The Ski Club of The Palm Beaches has hosted 13 Water Ski National Championships, five Southern Regional Water Ski Championships, two Florida State Water Ski Championships and the 1989 Water Ski World Championships – in addition to a handful of professional cash-prize tournaments and hundreds of other amateur water ski tournaments – over the past 30 years. It most recently hosted the 2012 and 2013 Water Ski National Championships. For more information on the Ski Club of The Palm Beaches, visit www.okeeski.com.
More than 600 of the nation’s top water ski athletes from across the United States will compete for national titles in slalom, tricks, jumping and overall in respective age divisions and two Open divisions.

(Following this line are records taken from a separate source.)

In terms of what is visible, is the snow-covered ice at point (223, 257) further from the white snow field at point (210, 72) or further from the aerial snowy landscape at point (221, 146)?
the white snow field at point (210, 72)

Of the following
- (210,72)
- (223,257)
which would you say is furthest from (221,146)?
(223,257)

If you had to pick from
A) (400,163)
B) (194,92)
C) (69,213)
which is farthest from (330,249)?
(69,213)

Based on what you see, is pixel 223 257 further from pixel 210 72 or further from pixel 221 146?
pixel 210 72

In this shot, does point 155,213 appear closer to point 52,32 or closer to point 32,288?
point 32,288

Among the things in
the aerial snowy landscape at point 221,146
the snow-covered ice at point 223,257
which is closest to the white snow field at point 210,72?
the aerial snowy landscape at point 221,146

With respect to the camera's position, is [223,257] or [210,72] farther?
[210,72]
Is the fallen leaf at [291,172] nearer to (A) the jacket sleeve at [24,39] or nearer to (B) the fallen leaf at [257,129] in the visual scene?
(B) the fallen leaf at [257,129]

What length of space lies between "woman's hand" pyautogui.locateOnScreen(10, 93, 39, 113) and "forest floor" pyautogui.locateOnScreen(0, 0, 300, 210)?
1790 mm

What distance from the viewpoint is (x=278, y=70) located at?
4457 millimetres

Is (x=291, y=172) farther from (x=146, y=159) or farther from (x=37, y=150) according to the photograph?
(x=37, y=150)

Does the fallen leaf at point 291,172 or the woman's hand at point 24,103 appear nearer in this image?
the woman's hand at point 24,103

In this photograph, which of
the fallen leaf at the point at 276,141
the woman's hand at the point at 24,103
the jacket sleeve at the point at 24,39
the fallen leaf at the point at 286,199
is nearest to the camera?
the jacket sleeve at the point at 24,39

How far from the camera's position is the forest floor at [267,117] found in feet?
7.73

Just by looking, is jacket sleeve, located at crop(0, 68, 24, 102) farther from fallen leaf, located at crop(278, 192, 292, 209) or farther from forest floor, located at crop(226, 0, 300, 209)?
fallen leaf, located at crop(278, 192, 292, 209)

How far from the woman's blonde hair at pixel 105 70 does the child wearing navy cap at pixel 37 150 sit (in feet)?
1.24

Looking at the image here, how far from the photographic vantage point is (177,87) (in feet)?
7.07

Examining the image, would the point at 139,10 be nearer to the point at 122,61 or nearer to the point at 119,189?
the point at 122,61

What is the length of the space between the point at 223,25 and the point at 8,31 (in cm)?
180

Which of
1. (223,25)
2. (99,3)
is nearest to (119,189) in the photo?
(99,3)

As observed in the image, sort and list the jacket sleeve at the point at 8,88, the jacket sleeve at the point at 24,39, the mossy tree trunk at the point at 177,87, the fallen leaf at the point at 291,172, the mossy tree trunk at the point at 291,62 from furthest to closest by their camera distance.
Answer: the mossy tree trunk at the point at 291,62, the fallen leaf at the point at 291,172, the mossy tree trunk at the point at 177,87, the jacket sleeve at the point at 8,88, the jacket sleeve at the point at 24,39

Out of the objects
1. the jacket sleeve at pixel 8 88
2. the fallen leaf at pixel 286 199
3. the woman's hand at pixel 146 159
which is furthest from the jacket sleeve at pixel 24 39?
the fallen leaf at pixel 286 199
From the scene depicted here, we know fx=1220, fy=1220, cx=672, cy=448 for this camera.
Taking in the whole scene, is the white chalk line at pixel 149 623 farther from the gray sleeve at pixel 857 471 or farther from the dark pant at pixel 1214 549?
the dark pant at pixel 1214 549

Advancement to the Water Ski National Championships – the world’s largest three-event water ski tournament – is primarily earned through placement on the national rankings list. Athletes also can qualify for the Nationals by placing in the top-five at Regionals or by placing in the top-five at the previous year’s Nationals.
The first national championships was held in 1939 at Jones Beach in Long Island, N.Y. Except for three years during World War II (1942-1944), the Nationals has been held every year since 1939. The American Water Ski Association is one of nine sport discipline organizations affiliated with USA Water ski.
The two-round, world-record capability tournament will be used to select the six-member U.S. Elite Water Ski Team, which will compete in the 34th Water Ski World Championships, Sept. 7-13, in Milan, Italy.
The qualifications and procedures for the U.S. Elite Water Ski Team will be posted at a later date.